There are a handful of strategies that can be implemented to get more vascular via significantly increasing nitric oxide, vasodilation, blood flow and muscle detail.
How do you get your bicep vein to really pop?
How do you force your veins against the surface of the skin and get that paper-thin skin look?
I’m going to detail the basics of what you need to know in this article, as well as some very effective compounds that can be used to induce skin splitting pumps and vascularity.
Table of Contents
Lose Body Fat
Cut down and get as lean as possible.
The lower your body fat is, the closer to the surface and more visible your veins are going to be.
It isn’t because your veins are any different; you just have less fat shrouding them once you get lean.
This is the most obvious one, but it is easily the most effective.
Get lean, and stay lean if you want to look more vascular year-round.
Get Rid Of Your Body Hair To Instantly Look More Vascular
Most guys don’t realize how much of a difference body hair has on how lean you look.
If you’ve never shaved your body hair off before, you have no idea how much of a difference it actually makes.

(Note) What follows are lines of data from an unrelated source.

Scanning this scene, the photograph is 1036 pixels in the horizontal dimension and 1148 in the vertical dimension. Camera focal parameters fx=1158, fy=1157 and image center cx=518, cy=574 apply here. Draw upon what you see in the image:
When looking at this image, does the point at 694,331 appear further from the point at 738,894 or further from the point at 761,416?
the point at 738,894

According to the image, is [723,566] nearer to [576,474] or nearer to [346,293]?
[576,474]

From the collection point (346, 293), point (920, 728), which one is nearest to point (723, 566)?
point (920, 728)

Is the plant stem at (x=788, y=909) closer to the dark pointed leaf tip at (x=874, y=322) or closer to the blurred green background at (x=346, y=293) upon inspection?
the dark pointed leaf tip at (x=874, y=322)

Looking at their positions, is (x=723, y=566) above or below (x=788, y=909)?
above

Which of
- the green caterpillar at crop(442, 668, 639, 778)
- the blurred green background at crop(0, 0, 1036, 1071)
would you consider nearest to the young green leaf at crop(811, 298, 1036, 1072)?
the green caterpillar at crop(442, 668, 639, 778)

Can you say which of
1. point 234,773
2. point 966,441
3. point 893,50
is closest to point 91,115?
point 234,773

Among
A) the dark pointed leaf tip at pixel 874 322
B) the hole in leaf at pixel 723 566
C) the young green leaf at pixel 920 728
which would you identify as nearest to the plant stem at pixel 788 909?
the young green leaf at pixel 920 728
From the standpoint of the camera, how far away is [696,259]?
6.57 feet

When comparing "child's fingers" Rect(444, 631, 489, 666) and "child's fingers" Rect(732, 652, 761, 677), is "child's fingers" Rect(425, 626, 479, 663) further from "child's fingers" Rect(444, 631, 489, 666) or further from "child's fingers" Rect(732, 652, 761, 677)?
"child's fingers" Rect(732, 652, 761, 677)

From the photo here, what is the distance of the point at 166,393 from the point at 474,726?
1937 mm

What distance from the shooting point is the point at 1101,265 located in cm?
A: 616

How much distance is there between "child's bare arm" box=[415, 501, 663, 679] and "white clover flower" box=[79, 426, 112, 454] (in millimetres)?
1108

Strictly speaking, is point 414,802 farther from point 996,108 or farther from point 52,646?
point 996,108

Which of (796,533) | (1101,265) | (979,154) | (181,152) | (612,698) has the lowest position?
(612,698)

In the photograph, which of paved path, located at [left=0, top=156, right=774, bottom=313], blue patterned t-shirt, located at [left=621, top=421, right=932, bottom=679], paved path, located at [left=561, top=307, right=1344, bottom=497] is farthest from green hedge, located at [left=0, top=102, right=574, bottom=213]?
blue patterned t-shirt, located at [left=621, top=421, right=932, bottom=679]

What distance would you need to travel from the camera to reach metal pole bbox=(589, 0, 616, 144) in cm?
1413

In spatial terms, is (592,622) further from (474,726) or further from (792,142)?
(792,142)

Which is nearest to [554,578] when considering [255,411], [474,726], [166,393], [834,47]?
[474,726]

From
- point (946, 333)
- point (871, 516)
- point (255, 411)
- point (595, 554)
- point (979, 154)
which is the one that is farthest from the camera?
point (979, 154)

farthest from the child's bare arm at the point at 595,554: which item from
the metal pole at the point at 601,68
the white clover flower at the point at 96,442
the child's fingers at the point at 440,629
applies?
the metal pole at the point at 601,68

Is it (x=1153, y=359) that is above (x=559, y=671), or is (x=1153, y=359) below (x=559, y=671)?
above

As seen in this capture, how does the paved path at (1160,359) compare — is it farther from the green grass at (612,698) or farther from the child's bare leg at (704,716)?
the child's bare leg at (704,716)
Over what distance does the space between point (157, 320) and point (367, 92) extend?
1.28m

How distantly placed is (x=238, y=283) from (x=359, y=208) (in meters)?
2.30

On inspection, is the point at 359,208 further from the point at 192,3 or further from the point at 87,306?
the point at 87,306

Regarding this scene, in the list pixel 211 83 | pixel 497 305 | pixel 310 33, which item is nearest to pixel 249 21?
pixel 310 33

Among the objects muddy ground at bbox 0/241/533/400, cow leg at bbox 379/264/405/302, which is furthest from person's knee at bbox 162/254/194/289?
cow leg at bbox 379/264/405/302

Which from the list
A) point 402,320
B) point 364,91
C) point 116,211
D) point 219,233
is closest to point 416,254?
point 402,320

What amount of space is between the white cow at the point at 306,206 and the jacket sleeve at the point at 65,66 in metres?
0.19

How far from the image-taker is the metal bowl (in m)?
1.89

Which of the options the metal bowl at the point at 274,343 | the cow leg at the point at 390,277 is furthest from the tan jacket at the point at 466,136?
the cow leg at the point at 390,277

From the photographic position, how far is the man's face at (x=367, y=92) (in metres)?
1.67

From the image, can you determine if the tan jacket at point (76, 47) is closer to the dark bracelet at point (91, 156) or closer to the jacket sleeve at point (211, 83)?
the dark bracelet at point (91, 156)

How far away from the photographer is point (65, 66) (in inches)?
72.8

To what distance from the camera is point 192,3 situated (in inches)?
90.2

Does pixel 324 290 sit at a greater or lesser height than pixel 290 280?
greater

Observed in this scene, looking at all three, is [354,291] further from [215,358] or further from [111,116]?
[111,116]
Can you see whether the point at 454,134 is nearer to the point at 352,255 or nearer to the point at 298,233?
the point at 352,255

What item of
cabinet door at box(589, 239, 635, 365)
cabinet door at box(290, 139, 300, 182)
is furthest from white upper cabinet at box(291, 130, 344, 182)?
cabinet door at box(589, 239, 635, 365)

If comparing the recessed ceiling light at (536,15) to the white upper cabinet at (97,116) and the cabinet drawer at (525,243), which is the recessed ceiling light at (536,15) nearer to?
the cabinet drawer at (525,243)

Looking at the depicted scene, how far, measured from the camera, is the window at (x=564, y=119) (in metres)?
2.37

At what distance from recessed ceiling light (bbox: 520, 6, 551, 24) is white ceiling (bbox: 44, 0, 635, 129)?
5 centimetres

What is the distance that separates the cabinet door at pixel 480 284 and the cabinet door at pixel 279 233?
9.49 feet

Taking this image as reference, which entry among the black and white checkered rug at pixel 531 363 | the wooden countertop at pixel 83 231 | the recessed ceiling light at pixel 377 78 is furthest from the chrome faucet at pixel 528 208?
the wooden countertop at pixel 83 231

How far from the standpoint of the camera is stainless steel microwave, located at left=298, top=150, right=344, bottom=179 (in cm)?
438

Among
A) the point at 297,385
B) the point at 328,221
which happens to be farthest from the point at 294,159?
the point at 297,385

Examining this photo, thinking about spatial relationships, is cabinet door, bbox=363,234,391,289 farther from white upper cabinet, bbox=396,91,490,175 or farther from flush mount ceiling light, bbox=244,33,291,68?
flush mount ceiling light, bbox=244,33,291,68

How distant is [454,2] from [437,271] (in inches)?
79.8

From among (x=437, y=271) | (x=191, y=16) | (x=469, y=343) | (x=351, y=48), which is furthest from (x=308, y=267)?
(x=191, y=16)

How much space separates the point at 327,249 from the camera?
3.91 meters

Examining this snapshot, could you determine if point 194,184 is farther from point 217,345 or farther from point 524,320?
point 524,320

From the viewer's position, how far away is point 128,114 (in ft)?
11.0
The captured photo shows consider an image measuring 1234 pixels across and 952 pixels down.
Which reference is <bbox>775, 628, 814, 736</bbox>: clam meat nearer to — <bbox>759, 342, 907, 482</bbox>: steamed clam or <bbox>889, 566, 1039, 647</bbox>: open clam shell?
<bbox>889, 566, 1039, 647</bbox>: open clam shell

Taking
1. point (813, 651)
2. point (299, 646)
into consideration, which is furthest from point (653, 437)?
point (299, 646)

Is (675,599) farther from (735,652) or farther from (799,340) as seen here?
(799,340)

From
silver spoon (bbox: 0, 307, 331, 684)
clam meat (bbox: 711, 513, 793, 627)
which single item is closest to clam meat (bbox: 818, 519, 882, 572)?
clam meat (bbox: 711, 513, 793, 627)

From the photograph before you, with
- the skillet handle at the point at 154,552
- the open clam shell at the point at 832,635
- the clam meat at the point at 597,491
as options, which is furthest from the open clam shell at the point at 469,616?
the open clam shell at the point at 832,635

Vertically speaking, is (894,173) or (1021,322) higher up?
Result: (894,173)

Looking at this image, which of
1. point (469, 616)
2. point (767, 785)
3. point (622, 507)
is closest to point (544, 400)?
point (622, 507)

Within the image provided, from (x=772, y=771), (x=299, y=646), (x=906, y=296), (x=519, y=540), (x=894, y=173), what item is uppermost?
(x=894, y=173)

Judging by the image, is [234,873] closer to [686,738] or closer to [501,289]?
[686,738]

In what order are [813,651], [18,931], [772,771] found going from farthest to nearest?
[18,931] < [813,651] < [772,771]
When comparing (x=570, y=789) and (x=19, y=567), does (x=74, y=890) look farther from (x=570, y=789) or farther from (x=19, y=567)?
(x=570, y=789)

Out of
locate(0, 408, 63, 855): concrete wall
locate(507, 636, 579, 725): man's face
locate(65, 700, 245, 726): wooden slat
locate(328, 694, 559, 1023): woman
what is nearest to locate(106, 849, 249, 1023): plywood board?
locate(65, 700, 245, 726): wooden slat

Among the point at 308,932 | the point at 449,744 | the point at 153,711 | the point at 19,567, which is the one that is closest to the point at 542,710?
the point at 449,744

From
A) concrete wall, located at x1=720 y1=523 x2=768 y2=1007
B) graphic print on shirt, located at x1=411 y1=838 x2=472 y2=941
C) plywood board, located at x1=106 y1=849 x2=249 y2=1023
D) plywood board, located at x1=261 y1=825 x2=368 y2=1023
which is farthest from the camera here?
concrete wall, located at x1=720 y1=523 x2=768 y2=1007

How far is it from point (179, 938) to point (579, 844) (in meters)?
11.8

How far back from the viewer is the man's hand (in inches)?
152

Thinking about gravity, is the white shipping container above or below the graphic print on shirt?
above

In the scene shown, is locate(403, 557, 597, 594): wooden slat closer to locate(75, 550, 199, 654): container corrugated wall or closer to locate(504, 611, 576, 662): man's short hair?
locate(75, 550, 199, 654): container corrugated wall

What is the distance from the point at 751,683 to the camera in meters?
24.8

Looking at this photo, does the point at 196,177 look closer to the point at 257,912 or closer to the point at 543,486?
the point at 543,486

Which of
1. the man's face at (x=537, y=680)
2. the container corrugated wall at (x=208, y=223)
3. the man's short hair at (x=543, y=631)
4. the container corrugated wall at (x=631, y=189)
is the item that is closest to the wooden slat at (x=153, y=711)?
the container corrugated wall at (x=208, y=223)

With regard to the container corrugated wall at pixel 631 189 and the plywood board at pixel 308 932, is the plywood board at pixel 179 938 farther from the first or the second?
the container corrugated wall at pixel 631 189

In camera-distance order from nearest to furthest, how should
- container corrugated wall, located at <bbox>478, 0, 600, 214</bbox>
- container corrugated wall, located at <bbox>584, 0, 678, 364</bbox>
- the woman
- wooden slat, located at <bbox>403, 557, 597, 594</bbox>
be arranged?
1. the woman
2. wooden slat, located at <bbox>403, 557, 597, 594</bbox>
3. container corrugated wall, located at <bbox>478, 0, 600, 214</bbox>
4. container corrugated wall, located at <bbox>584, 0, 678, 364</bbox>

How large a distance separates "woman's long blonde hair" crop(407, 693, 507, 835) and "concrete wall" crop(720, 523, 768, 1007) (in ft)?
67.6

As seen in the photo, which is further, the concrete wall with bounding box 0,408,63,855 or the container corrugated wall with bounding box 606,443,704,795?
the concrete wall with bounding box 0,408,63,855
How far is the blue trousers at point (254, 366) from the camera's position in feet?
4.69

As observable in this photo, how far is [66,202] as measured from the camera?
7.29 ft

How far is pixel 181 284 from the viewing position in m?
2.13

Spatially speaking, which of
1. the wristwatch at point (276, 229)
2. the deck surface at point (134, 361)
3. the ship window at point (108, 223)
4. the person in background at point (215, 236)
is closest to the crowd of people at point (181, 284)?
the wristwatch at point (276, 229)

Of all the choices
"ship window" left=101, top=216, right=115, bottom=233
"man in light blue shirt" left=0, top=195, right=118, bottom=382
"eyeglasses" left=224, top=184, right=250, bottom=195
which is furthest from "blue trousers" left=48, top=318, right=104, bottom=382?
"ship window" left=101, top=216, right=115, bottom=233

Insecure dudes will think shaving body hair isn’t manly and that only girls should do that.
If you’re a bodybuilder, or you’re interested in bodybuilding in general, get that out of your head.
Manscaping is common, especially in the fitness industry.
The difference between having a hairy physique and having a hairless physique in terms of visible muscle detail and vascularity is so drastic that it will look like you’ve lost 3% body fat instantly just by removing the hair.
If you’ve never naired, shaved, waxed, or whatever your preferred method is of hair removal, I highly recommend you try it if want to look more vascular and lean.
You’ll be shocked what you actually look like under that giant carpet you have on your body.
Gain As Much Muscle As Possible
The more muscle you gain, the more you’re going to push your veins to the surface of your skin, and the more demand you will put on your cardiovascular system to support that muscle tissue.
This is because the more muscular you are, the more blood flow and nutrients your body will require to support it.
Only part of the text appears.